▶ _The problem_: Scan the entries below and extract each line with the word "orange" in it.
##############################
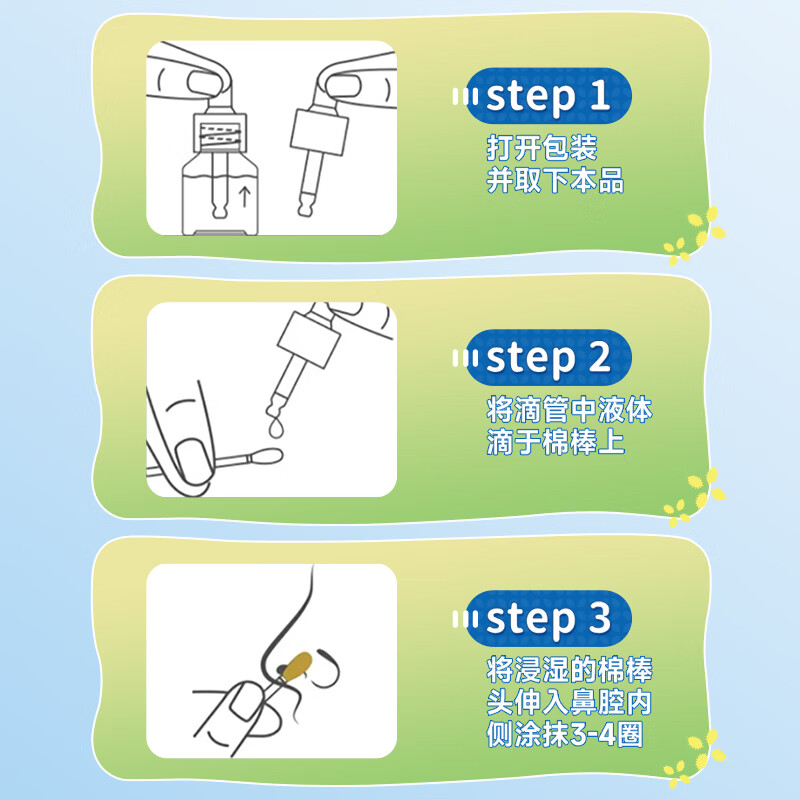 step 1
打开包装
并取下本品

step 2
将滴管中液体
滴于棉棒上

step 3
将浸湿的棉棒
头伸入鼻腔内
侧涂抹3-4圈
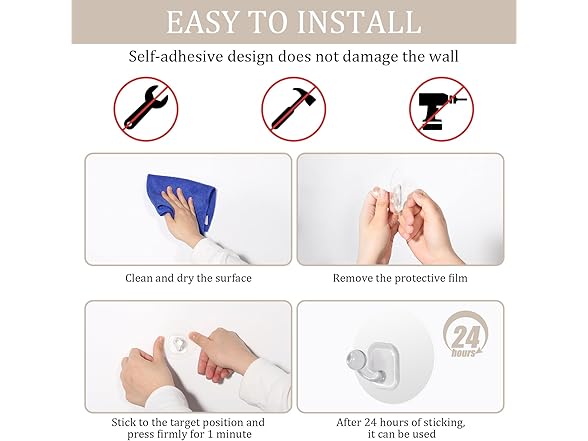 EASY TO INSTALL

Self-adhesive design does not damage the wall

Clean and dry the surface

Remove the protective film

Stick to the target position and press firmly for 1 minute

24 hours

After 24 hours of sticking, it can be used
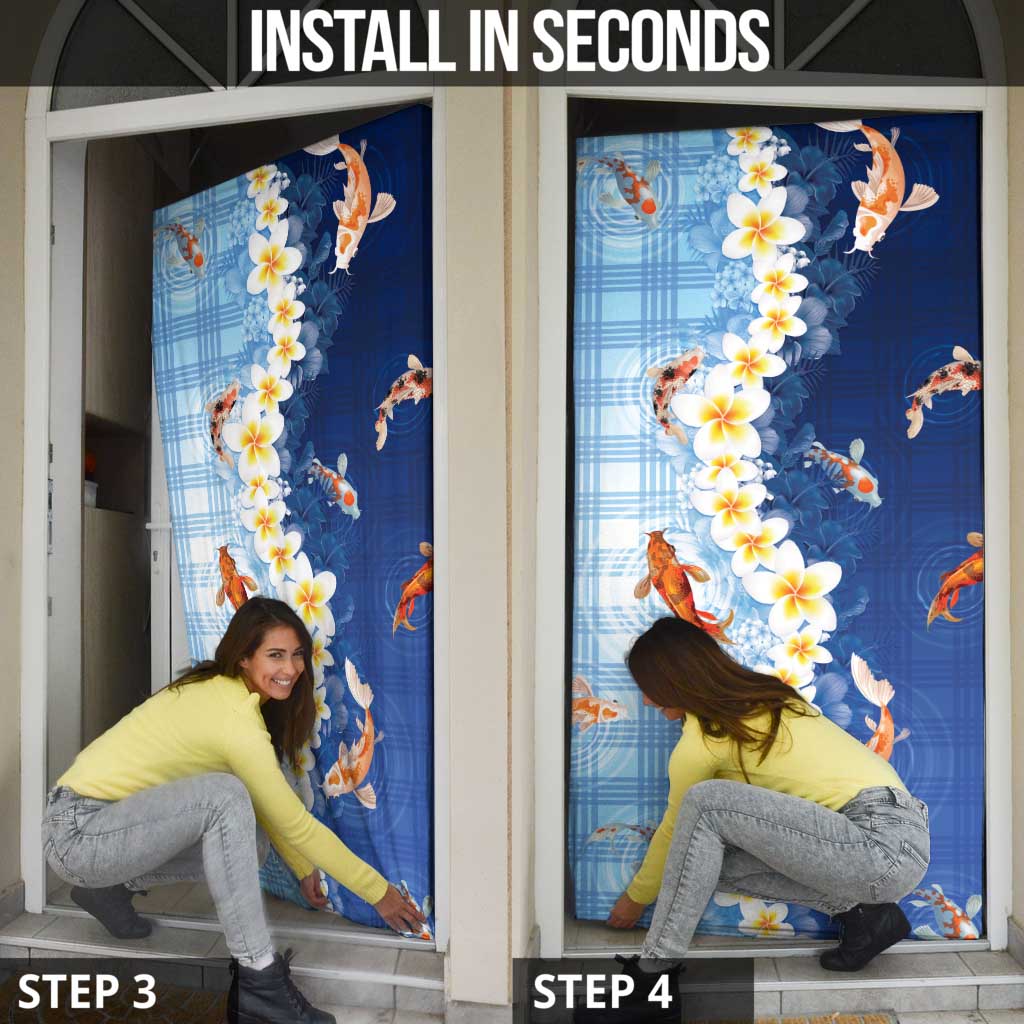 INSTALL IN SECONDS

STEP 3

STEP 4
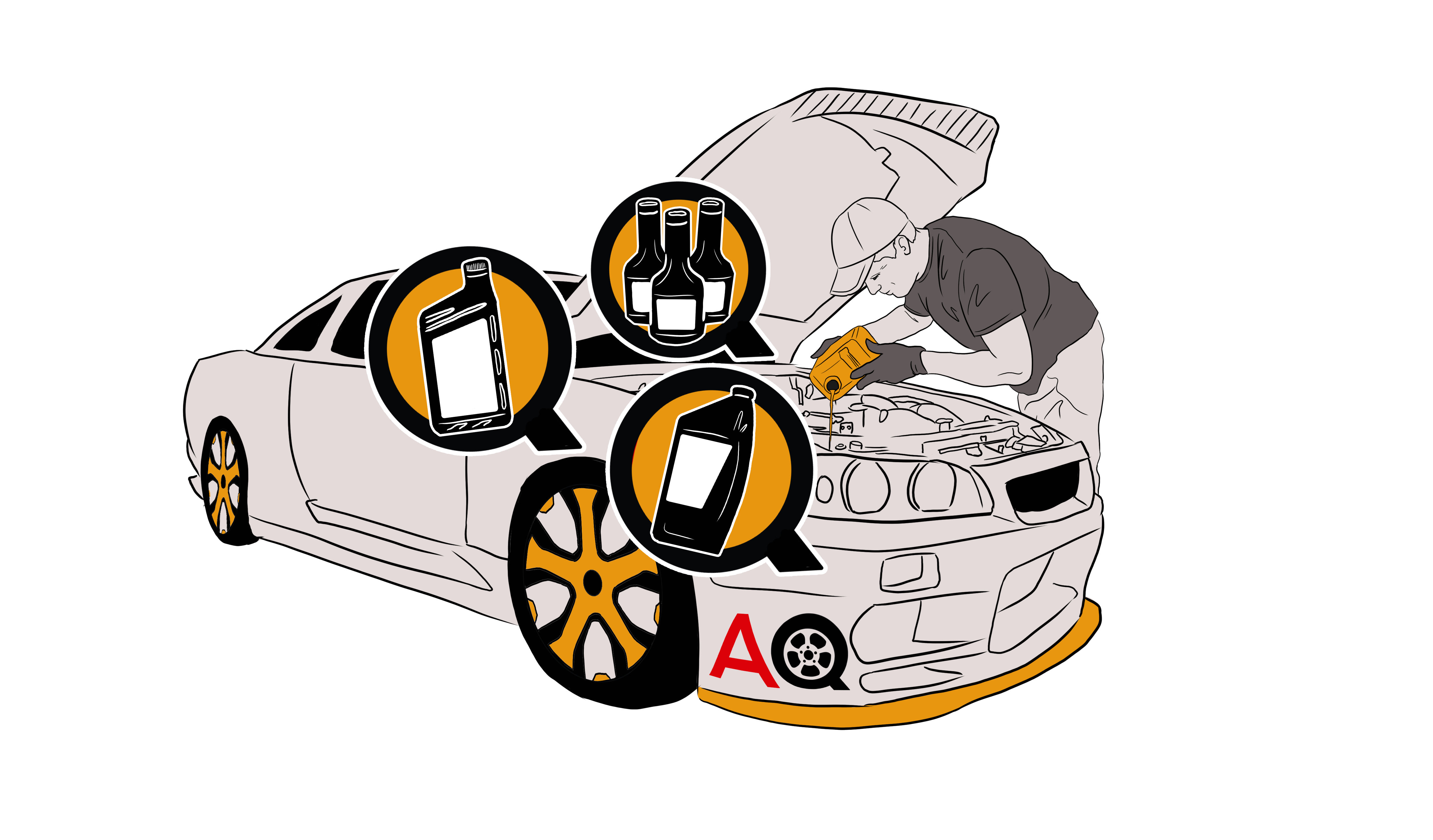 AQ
##############################
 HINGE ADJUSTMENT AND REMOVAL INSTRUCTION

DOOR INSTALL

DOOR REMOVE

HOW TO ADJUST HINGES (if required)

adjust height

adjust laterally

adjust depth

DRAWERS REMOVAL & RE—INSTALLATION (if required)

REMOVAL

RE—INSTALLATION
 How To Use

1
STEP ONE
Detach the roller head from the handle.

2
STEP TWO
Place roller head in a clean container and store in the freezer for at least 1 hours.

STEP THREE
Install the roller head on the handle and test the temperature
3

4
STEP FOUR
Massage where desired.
##############################
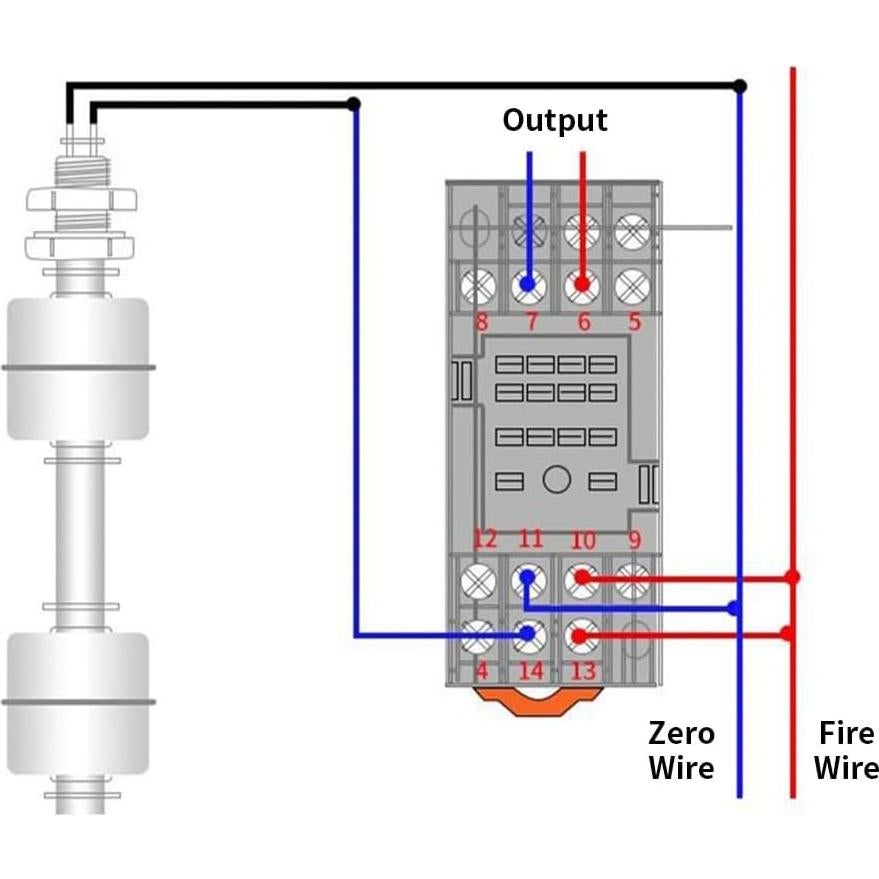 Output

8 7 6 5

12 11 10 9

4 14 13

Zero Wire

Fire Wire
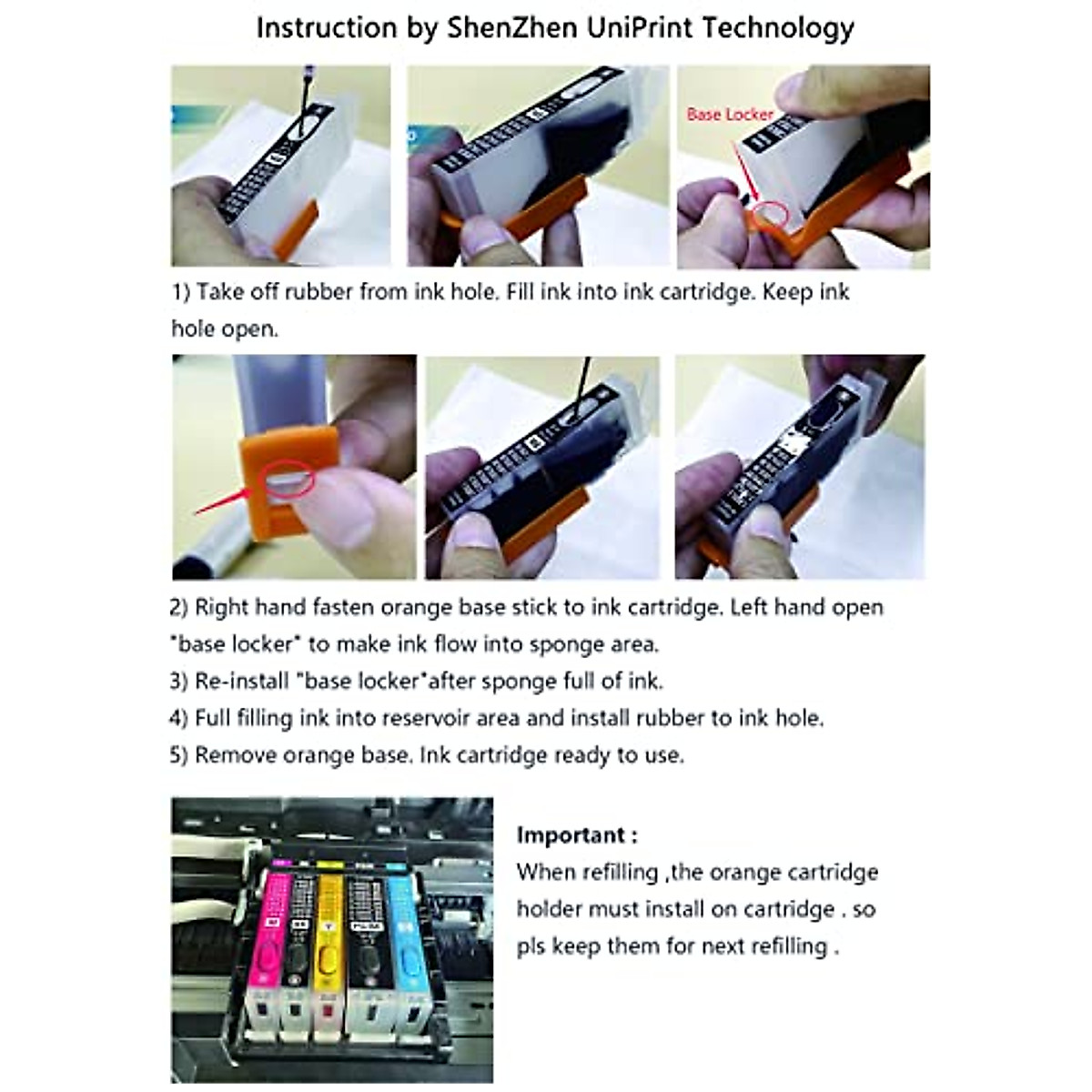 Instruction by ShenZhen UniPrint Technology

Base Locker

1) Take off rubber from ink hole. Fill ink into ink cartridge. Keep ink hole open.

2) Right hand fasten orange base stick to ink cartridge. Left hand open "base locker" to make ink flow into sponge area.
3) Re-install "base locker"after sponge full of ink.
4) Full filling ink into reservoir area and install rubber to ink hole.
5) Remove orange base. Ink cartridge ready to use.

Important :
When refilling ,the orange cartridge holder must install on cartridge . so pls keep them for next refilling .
##############################
▶ _Reply to the exercise_:
2) Right hand fasten orange base stick to ink cartridge. Left hand open "base locker" to make ink flow into sponge area.
5) Remove orange base. Ink cartridge ready to use.
When refilling ,the orange cartridge holder must install on cartridge . so pls keep them for next refilling .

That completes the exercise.